Attribute mapping enables you to extend your pricing capabilities by using data from a wide variety of non-standard sources to drive your pricing actions. The data sources for the qualifiers and pricing attributes can be from within or outside of Oracle Applications.
Using the attribute management feature, you can complete the following tasks:
• Create new contexts and attributes
• Update existing contexts and attribute properties
• Disable existing attributes.
Creating new contexts and attributes extends the ability of Oracle Advanced Pricing to provide user-defined data sources to drive pricing actions. The three methods to source data for an attribute are:
• User Entered: Attribute value is entered by user.
• Custom Sourced: Custom code is used to derive an attribute.
• Attribute Mapping: The pricing engine derives information from other Oracle Applications and non-Oracle data sources.
Qualifier and pricing attributes are used to define customer or product attributes:
• A product attribute defines product pricing characteristics such as a product item, item number, category, or brand.
• A customer attribute defines customer pricing characteristics such as customer name or customer number.
When the pricing engine gets a pricing request, attribute management retrieves all values for the qualifier and pricing attributes that are associated with the transaction. The pricing engine evaluates these values to determine which price lists and modifiers are eligible for the transaction.

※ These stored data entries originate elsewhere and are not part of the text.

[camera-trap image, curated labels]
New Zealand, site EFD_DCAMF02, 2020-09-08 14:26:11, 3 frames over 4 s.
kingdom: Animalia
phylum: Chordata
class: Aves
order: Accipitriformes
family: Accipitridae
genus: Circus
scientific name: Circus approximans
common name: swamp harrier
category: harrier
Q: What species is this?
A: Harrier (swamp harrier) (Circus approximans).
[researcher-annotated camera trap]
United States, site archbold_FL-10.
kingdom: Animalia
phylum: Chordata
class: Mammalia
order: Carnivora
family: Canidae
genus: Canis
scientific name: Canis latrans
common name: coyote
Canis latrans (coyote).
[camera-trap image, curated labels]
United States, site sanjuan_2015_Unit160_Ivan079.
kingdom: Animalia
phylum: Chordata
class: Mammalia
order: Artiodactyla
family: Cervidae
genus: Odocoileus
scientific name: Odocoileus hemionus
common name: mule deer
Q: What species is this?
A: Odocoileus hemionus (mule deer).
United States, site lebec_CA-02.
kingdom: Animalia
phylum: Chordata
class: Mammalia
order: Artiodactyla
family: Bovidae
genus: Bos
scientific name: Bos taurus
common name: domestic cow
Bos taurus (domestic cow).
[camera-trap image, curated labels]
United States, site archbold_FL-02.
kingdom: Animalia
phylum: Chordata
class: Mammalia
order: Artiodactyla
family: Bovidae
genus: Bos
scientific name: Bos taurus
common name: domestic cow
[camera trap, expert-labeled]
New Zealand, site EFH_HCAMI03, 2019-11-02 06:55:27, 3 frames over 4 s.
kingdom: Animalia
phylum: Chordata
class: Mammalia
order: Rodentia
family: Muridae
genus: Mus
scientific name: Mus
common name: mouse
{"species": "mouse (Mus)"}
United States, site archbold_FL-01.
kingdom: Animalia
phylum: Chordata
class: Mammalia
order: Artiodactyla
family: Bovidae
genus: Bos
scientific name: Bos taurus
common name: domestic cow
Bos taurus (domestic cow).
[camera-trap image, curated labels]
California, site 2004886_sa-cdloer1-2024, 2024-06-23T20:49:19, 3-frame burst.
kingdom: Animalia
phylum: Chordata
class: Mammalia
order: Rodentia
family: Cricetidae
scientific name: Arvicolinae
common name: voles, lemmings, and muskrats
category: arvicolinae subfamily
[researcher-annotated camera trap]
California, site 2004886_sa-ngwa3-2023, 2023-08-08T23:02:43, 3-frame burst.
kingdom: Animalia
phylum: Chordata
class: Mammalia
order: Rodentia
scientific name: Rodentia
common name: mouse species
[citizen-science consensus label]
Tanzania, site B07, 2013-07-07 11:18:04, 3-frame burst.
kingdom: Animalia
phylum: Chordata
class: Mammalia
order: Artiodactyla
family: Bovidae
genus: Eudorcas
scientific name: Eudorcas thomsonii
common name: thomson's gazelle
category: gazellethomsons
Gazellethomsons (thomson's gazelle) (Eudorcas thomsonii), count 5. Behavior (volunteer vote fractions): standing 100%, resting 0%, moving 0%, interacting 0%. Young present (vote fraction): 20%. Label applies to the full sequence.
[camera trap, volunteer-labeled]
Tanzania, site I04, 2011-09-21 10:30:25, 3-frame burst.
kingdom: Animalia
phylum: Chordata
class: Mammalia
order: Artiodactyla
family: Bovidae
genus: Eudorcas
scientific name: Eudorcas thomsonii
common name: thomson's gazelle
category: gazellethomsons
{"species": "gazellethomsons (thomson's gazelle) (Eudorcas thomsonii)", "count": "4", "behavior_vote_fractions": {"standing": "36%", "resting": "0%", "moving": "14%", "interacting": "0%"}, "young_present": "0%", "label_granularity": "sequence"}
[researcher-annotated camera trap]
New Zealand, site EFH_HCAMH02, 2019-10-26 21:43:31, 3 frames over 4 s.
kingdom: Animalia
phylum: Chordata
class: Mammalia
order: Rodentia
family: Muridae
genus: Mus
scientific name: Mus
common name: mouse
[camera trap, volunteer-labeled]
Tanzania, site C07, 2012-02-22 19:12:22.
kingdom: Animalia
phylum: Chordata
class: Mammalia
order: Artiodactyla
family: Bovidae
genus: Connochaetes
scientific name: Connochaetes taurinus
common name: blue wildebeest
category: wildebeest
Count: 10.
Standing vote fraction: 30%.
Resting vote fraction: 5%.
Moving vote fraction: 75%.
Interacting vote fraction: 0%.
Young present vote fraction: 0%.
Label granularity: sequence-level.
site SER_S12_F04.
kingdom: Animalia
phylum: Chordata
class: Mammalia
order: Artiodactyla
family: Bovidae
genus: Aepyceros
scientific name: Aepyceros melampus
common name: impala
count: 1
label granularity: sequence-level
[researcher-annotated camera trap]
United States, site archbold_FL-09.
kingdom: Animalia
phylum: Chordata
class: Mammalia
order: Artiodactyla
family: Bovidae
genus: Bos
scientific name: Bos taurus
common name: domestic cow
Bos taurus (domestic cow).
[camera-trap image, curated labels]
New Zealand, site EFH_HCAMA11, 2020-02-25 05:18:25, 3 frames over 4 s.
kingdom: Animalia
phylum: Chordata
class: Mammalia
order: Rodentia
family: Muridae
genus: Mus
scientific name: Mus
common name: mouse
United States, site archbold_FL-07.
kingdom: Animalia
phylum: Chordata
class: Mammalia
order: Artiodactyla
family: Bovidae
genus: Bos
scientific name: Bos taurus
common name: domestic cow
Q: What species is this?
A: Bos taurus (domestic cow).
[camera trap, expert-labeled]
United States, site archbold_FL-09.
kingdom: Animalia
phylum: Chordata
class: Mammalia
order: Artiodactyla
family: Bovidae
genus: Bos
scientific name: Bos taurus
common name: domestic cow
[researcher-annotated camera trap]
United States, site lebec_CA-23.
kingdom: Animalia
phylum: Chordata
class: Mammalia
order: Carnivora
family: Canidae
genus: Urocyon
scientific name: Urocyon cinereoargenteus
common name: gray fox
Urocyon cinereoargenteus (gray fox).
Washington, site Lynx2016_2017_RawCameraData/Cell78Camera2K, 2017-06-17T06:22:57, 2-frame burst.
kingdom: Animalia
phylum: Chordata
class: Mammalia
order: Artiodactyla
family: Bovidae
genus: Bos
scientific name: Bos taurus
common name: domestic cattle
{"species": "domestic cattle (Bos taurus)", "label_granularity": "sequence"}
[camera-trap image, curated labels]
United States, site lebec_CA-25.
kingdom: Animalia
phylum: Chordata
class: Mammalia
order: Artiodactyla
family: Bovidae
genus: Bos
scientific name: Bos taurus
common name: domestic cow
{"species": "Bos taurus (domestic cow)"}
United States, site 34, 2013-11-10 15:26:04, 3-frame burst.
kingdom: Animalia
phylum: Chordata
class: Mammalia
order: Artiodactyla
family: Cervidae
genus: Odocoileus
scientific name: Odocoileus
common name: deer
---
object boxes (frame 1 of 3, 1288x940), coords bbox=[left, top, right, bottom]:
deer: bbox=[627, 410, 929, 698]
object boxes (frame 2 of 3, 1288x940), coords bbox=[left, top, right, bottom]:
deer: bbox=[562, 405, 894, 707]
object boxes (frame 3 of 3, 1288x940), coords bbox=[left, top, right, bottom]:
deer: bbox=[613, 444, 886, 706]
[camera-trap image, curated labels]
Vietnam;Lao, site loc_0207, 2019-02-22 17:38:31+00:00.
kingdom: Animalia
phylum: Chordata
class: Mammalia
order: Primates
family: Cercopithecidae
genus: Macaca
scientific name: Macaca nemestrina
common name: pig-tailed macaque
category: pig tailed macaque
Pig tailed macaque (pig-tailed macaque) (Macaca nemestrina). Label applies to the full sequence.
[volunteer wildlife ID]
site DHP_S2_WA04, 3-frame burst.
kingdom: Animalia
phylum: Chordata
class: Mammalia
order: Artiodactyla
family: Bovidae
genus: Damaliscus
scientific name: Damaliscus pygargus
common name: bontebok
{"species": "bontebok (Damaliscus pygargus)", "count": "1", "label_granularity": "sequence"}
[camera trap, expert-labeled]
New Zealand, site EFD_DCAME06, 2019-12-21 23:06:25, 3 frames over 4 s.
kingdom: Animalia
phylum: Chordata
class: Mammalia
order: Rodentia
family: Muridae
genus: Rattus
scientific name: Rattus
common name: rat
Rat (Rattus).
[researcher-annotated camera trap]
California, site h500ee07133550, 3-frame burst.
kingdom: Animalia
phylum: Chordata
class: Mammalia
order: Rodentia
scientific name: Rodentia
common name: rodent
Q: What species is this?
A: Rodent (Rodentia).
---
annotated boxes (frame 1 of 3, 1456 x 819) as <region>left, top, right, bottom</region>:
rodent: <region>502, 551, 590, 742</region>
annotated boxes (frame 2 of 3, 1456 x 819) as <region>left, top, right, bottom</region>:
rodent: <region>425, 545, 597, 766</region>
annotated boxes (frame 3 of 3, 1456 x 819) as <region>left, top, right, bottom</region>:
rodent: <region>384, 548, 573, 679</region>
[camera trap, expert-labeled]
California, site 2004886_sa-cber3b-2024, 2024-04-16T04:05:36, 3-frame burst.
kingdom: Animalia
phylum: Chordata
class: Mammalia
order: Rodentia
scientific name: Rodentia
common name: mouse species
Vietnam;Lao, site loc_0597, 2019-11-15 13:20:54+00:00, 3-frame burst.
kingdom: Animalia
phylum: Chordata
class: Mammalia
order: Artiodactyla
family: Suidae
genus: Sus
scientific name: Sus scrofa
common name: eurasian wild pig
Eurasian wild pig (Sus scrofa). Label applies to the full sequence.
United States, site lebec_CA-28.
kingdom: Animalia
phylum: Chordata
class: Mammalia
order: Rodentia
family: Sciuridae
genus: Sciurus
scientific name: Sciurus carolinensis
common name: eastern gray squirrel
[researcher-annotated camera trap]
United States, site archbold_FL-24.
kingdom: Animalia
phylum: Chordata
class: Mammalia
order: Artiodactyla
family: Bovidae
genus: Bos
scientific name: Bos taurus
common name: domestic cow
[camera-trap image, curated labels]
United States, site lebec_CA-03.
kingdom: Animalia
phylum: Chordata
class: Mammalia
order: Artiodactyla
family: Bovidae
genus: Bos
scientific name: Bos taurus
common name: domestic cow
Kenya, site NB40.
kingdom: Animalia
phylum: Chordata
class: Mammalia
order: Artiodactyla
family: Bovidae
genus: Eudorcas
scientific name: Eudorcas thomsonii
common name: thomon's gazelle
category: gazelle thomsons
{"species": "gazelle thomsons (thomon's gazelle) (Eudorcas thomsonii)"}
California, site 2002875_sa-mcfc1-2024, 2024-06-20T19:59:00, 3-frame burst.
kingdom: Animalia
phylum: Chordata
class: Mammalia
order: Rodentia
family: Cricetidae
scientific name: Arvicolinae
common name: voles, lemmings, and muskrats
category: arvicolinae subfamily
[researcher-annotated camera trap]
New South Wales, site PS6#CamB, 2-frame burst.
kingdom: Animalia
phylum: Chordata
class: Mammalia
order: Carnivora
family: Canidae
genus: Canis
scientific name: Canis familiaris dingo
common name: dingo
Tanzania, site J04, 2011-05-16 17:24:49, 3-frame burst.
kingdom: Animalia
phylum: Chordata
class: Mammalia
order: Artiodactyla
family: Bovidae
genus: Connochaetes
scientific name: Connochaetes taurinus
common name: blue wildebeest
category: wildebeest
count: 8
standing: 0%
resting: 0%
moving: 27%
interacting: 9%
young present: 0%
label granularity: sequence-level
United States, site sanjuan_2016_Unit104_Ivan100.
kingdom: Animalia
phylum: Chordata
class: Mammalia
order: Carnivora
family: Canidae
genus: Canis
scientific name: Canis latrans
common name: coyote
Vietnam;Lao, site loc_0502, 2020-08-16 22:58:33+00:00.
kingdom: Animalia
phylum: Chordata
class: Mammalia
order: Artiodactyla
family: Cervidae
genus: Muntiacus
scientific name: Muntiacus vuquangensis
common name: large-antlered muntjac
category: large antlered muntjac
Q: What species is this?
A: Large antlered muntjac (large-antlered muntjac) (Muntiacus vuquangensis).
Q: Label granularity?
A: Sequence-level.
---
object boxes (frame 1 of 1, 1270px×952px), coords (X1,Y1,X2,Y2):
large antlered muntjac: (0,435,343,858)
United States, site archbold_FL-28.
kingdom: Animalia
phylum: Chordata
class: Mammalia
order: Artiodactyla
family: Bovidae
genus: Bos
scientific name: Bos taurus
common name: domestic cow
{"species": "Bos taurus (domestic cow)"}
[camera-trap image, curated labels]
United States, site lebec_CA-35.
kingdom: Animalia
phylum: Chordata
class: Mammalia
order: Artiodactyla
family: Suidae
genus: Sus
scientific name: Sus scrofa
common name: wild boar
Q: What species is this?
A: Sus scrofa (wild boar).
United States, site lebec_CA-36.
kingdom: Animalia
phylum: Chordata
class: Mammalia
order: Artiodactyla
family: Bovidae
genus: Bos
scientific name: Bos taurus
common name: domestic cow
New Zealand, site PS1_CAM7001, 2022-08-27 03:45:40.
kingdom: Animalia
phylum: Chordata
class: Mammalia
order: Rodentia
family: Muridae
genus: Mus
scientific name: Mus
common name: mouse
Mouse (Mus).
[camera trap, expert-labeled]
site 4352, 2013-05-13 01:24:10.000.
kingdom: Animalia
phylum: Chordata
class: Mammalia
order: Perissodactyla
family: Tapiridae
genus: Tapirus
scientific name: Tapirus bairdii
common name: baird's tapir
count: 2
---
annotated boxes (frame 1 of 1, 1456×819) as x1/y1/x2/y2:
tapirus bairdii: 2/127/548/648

For example, the following setup could define a discount for a specific day of the week:
Pricing Action Pricing Rule Data Source Attribute Value
Discount Modifier Qualifier Day of the Week Monday
Terminology for Attribute Management
Pricing Transaction Entity (PTE)
A PTE is an ordering structure that has associated request types and source systems. Different applications may have different request structures when they make requests to the pricing engine.
The source system is the application that captures the pricing setup data.
The request type identifies the type of transaction that is being priced. Different applications make requests to the pricing engine. Request types of these applications may be different. Some applications may share their request types. For example, iStore and Order Capture share the same request type. On the other hand, Order Management and iStore have different request structures.